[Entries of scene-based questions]
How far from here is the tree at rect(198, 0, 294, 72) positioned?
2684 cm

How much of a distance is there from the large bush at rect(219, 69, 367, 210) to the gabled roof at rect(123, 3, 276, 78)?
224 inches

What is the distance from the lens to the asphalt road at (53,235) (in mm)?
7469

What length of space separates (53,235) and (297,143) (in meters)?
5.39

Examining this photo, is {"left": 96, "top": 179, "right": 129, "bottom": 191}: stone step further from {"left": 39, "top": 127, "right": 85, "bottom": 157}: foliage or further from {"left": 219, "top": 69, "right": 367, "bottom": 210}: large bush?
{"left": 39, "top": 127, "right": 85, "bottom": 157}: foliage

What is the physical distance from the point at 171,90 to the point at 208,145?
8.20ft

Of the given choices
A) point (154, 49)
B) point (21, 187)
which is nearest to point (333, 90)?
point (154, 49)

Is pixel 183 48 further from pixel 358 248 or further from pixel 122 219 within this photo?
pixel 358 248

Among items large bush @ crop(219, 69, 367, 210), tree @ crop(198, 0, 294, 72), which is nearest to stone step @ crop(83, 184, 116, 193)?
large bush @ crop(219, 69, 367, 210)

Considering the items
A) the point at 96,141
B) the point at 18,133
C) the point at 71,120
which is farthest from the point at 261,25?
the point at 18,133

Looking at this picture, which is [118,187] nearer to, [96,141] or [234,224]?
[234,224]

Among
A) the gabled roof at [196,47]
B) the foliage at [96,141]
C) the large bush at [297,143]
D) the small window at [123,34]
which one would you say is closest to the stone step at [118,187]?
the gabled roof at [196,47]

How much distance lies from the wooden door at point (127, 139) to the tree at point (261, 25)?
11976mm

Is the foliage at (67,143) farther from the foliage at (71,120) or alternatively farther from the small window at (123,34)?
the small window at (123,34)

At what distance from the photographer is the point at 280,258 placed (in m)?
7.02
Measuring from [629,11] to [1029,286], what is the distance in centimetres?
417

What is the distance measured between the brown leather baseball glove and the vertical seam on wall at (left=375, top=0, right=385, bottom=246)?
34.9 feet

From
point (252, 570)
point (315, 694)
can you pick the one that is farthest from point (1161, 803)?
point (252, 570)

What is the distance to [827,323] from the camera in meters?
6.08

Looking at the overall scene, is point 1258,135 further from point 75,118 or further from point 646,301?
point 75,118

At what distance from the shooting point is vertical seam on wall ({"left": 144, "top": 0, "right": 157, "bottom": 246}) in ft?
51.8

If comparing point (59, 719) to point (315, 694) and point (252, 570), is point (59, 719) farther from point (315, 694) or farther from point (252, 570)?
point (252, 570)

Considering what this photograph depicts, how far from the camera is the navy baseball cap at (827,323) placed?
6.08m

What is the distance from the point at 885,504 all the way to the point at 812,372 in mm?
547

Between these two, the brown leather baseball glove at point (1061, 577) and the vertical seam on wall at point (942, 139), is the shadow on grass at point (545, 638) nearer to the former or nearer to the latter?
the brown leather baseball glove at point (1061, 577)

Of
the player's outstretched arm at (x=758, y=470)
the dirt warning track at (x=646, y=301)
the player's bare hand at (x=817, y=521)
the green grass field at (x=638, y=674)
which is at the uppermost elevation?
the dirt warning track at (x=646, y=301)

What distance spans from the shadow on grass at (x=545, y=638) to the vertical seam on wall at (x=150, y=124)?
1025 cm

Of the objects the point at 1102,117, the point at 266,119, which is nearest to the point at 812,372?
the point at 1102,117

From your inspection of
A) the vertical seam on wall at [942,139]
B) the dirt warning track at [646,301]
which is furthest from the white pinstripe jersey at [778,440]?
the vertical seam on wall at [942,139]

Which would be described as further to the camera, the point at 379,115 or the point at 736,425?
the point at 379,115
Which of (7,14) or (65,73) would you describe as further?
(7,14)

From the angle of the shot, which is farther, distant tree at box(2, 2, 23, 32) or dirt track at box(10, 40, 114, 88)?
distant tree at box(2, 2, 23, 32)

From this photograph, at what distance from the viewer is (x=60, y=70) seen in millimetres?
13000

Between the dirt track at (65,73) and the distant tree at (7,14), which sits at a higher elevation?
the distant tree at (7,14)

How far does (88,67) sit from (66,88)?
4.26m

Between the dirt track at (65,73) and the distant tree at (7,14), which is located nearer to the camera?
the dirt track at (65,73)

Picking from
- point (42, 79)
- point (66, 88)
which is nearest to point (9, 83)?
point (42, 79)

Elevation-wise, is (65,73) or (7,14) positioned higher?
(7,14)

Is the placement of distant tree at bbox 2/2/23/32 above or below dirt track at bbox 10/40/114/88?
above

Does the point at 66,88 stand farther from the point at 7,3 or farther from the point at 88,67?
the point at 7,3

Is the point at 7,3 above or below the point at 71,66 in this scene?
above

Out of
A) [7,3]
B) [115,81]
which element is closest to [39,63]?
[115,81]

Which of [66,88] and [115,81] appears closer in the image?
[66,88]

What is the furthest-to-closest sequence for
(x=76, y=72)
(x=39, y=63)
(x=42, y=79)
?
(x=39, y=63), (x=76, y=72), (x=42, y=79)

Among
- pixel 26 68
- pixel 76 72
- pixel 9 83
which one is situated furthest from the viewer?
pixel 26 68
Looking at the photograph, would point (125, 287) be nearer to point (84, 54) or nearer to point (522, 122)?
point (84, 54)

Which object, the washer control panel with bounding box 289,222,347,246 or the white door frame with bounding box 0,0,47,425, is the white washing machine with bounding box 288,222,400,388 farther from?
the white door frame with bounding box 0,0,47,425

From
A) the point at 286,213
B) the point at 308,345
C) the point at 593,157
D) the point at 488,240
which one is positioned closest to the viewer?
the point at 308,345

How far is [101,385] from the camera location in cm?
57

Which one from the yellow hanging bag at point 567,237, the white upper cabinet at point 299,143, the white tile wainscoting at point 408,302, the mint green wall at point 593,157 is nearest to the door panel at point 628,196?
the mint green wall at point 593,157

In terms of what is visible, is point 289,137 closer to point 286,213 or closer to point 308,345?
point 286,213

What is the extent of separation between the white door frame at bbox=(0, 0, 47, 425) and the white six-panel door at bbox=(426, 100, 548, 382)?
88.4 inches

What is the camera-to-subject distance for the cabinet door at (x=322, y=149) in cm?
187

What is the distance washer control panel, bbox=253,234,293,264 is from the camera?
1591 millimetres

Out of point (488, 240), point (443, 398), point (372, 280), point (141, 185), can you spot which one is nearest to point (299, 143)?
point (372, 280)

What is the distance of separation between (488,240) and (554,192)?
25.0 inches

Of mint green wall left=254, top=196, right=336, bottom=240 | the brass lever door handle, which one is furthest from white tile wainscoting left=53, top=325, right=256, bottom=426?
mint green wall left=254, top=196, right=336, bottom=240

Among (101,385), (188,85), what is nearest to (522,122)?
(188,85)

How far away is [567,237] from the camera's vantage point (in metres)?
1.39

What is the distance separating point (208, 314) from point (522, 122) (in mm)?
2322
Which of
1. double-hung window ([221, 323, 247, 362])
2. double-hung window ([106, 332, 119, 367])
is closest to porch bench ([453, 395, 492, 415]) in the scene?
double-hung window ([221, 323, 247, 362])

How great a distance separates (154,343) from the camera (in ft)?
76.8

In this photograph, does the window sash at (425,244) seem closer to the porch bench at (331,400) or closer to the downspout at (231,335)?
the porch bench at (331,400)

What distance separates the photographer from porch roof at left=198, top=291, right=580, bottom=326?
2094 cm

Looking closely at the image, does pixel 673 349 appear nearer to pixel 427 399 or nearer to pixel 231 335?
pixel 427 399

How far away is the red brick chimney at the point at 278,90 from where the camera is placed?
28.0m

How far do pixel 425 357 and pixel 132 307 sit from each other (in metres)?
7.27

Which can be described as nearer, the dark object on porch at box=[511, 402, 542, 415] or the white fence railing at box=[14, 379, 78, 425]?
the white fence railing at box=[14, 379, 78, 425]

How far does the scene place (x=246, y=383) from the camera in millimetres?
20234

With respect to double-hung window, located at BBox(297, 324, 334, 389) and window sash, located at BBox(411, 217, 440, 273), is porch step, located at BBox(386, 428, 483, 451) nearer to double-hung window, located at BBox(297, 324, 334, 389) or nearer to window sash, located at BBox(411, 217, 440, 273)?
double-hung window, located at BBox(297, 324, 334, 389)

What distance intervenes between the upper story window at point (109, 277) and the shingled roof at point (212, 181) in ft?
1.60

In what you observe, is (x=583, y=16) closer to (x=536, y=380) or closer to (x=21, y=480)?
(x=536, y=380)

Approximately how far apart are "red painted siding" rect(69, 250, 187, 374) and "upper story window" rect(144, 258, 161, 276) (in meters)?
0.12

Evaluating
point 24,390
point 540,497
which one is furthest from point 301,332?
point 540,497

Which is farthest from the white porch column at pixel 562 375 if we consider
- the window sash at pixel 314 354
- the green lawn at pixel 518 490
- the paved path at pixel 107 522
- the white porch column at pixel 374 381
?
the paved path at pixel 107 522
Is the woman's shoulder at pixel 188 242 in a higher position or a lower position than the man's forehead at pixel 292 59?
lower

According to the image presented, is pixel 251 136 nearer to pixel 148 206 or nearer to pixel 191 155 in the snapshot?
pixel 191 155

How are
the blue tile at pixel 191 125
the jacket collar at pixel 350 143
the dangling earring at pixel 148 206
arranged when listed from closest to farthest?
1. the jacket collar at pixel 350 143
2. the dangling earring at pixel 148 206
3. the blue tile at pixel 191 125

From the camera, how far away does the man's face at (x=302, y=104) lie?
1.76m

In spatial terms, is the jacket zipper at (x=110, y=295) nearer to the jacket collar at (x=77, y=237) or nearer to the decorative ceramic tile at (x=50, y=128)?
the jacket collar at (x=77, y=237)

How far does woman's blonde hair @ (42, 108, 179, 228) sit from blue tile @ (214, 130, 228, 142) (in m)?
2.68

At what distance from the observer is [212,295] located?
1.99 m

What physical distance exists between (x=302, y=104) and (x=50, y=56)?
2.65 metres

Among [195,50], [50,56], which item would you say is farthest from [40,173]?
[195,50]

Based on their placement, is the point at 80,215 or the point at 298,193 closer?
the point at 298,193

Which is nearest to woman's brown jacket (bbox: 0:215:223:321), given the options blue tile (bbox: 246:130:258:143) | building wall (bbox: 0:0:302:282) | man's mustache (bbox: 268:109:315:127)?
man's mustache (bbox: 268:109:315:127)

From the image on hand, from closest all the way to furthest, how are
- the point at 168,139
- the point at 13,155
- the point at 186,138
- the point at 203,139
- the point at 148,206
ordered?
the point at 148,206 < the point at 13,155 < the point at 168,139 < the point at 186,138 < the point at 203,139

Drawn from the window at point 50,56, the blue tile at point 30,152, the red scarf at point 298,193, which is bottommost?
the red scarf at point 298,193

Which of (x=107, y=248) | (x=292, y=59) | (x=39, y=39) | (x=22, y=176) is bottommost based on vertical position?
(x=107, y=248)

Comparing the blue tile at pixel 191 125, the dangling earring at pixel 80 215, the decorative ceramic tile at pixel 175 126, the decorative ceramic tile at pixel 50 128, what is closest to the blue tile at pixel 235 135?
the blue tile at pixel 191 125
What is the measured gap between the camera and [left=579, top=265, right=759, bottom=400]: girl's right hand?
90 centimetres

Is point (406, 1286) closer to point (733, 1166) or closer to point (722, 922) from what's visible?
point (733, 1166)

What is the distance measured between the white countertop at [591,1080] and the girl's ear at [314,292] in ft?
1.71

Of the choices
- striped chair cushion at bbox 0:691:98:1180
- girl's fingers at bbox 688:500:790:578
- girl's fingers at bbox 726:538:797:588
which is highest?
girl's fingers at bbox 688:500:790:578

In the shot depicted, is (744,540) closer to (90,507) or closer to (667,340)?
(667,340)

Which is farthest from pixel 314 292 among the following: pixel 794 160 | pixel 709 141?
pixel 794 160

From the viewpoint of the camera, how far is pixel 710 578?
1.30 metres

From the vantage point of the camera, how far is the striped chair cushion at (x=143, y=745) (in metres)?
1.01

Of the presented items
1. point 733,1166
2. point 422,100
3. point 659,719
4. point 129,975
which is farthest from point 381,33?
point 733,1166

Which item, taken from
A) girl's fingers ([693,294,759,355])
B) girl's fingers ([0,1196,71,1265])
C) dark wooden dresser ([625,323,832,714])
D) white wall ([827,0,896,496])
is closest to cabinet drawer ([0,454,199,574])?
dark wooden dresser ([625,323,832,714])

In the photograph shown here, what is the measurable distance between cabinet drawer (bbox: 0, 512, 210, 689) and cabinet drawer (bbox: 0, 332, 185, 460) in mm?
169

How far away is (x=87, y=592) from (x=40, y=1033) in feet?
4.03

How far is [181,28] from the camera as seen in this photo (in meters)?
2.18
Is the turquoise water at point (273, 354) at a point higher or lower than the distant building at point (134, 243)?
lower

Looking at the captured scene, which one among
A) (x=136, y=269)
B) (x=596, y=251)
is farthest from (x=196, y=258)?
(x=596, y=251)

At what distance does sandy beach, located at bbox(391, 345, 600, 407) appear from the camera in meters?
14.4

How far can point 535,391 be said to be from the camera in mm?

__Task prompt__: Reproduce the entries starting at the line containing "Of the choices" and ending with the last line of the entries, keeping every line unchanged.

__Output__:
Of the choices
- striped chair cushion at bbox 0:691:98:1180
- girl's fingers at bbox 688:500:790:578
- girl's fingers at bbox 726:538:797:588
which is highest?
girl's fingers at bbox 688:500:790:578

In the shot depicted, is (744,540) closer to (90,507) or closer to (667,340)?
(667,340)

Which is farthest from pixel 314 292 among the following: pixel 794 160 | pixel 709 141?
pixel 794 160

From the viewpoint of the camera, how far is pixel 710 578?
1.30 metres

From the vantage point of the camera, how far is the striped chair cushion at (x=143, y=745) (in metres)?
1.01

Of the presented items
1. point 733,1166
2. point 422,100
3. point 659,719
4. point 129,975
which is farthest from point 381,33?
point 733,1166

Which item, taken from
A) girl's fingers ([693,294,759,355])
B) girl's fingers ([0,1196,71,1265])
C) dark wooden dresser ([625,323,832,714])
D) white wall ([827,0,896,496])
is closest to cabinet drawer ([0,454,199,574])?
dark wooden dresser ([625,323,832,714])

In the photograph shown here, what is the measurable distance between cabinet drawer (bbox: 0, 512, 210, 689) and cabinet drawer (bbox: 0, 332, 185, 460) in mm?
169

How far away is (x=87, y=592) from (x=40, y=1033) in feet?
4.03

How far is [181,28] from the camera as seen in this photo (in meters)?
2.18
Is the turquoise water at point (273, 354) at a point higher or lower than the distant building at point (134, 243)?
lower

Looking at the captured scene, which one among
A) (x=136, y=269)
B) (x=596, y=251)
is farthest from (x=196, y=258)?
(x=596, y=251)

At what distance does sandy beach, located at bbox(391, 345, 600, 407) appear from the camera in meters?
14.4

How far can point 535,391 be said to be from the camera in mm?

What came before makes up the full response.